PARAMETBOSTON FORTE

DOSAGE

Adults and children over 12 years old: 1 – 2 tablets/time x 2 – 3 times daily, not exceed 6 tablets/day.

Children from 7 to 12 years old: 1 tablet/time x 2 – 3 times daily, not exceed 3 tablets/day.

ADMINISTRATION

PARAMETBOSTON FORTE is administered orally.

Contraindications

Hypersensitivity to paracetamol, methionine or any of the excipients.

Patients with hepatic impairment, renal impairment.

Patients with G6PD enzyme deficiency.

Patients who have acidosis.

Warnings and Precautions

Avoid co-administration with other drugs containing paracetamol.

Use with caution in alcoholism patients.

Do not use the product contains alcohol while taking medicine.

Doctors should alert to the patients about signs of severe skin reactions such as Stevens-Johnson syndrome (SJS), toxic epidermal necrolysis (TEN) or Lyell's syndrome, acute generalized exanthematous pustulosis (AGEP).

This medicine contains lactose. Patients with rare hereditary problems of galactose intolerance, the Lapp lactase deficiency or glucose-galactose malabsorption should not take this medicine.

Interactions

Paracetamol

Prolonged regular use of paracetamol with high doses.

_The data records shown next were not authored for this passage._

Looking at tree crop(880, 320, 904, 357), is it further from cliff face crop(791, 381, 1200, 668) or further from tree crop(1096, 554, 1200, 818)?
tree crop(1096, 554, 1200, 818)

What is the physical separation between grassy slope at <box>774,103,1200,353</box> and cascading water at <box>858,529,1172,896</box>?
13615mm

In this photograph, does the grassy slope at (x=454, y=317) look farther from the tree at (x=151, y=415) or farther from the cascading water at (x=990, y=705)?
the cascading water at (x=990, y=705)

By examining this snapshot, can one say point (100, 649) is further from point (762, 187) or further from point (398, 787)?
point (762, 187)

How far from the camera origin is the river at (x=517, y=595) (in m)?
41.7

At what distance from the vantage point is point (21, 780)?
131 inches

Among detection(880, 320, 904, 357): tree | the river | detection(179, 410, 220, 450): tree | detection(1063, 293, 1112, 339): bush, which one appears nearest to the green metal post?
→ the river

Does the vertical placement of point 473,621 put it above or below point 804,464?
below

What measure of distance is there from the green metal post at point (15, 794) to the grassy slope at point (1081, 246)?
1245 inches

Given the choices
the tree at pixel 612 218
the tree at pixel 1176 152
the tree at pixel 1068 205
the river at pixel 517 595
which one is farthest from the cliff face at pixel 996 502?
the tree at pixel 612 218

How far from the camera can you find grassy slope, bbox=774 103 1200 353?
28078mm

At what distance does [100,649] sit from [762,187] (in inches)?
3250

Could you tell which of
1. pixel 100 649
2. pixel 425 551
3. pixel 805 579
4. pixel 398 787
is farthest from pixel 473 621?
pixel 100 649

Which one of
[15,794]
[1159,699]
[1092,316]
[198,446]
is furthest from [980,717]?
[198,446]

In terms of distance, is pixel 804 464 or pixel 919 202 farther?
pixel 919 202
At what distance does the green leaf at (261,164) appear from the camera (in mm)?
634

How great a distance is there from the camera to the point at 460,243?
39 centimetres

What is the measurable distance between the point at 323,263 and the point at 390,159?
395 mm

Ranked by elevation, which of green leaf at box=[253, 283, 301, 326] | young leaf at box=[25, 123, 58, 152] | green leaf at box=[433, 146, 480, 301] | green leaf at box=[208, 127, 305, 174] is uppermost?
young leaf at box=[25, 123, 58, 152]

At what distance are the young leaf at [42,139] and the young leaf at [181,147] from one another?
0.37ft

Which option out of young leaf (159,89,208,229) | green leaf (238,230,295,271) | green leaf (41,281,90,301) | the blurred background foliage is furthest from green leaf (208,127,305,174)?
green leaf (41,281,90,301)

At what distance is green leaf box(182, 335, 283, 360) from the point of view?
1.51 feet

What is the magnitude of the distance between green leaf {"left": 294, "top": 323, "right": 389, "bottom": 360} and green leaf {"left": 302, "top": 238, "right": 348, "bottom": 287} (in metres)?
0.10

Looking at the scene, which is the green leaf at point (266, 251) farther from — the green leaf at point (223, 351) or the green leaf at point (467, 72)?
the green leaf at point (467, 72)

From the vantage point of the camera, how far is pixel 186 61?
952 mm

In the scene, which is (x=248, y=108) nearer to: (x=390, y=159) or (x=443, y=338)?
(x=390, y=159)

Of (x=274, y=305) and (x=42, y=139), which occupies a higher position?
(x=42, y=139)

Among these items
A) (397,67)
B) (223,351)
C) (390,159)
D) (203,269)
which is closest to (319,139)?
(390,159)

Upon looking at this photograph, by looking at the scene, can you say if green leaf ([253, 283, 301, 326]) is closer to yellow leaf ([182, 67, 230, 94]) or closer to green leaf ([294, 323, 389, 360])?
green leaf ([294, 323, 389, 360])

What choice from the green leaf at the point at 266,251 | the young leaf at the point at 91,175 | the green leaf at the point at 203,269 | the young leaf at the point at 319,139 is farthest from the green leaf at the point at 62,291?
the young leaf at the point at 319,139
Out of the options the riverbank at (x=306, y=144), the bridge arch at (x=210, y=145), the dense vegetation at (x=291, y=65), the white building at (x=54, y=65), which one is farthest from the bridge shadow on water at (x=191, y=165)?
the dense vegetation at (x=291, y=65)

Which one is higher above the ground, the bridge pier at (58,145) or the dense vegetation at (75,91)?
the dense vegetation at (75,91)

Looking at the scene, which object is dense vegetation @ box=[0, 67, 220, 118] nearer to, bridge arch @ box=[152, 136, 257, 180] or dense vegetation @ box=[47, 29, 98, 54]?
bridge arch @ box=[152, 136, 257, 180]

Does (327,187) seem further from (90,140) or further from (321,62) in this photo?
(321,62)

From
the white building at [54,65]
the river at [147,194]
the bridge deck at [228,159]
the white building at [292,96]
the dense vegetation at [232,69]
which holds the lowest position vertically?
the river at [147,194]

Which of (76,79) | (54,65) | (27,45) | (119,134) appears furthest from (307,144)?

+ The anticoagulant effect of coumarin and indandione derivatives may be enhanced.

+ Serious hypothermia when co-administered with phenothiazine.

+ Concurrent administration of paracetamol and alcohol, isoniazid, anticonvulsants (including phenytoin, barbiturate and carbamazepine) can increase risk of hepatic toxicity.

Methionine

Methionine is absorbed by activated charcoal so the effect of methionine may be decreased when methionine is given with activated charcoal.

Methionine reduces effect of levodopa in Parkinson treatment, especially with high doses of methionine.

Pregnancy and Lactation

This product should not be used during pregnancy and lactation. If needed, tell your doctor before using.

EFFECTS ON ABILITY TO DRIVE AND USE MACHINES

Because this product can cause drowsiness and reduce the ability to coordinate movements, patients should not drive or operate machinery.

Undesirable Effects.

Paracetamol

The following adverse reactions may occur, although rarely: 

+ Rash and the other allergic reactions.

+ Neutropenia, thrombocytopenia and pancytopenia, hepatitis.

Methionine

Nausea, vomiting, drowsiness, irritability.

Overdose and treatment

Symptoms

Paracetamol

Symptoms of paracetamol overdosage in the first 24 hours are pallor, nausea, vomiting, anorexia and abdominal pain.

Liver damage may become apparent 12 to 48 hours after ingestion. Abnormalities of glucose metabolism and metabolic acidosis may occur. In severe poisoning, hepatic failure may progress to encephalopathy, haemorrhage, hypoglycaemia, cerebral oedema and death. Acute renal failure with acute tubular necrosis, strongly suggested by loin pain, haematuria and proteinuria, may develop even in the absence of severe liver damage. Cardiac arrhythmias and pancreatitis have been reported. Simultaneously, increased levels of hepatic transaminase (AST, ALT), lactate dehydrogenase and bilirubin are observed together with increased prothrombin levels that may appear 12 to 48 hours after administration.

Methionine

Methionine overdose may have symptoms as undesirable effects (nausea, vomiting, drowsiness, irritability). 

Treatment

Paracetamol

Immediate treatment is essential in the management of paracetamol overdose. Despite a lack of significant early symptoms, patients should be referred to hospital urgently for immediate medical attention. Symptoms may be limited to nausea or vomiting and may not reflect the severity of overdose or risk of organ damage. Management should be in accordance with established treatment guidelines.

Treatment with activated charcoal should be considered if the overdose have been taken within 1 hour. Plasma paracetamol concentration should be measured at 4 hours or later after ingestion (earlier concentrations are unreliable). Treatment with  N-acetylcysteine may be used up to 24 hours after ingestion of paracetamol, however, the maximum protective effect is obtained up to 8 hours post-ingestion. The effectiveness of the antidote declines sharply after this time. If required the patient should be given intravenous N-acetylcysteine, in line with the established dosage schedule. If vomiting is not a problem, oral methionine may be a suitable alternative for remote areas, outside hospital.

Management of patients who present with serious hepatic dysfunction beyond 24 hours from ingestion should be discussed with the NPIS or a liver unit.

Methionine

Specific treatment is not available for the overdose because methionine must be obtained through foods. If overdose occurs, the patient should be treated supportive.

STORAGE CONDITION

In a dry place, below 30°C, protect from light.

SHELF-LIFE

36 months from the manufacturing date. Do not use after the expiry date.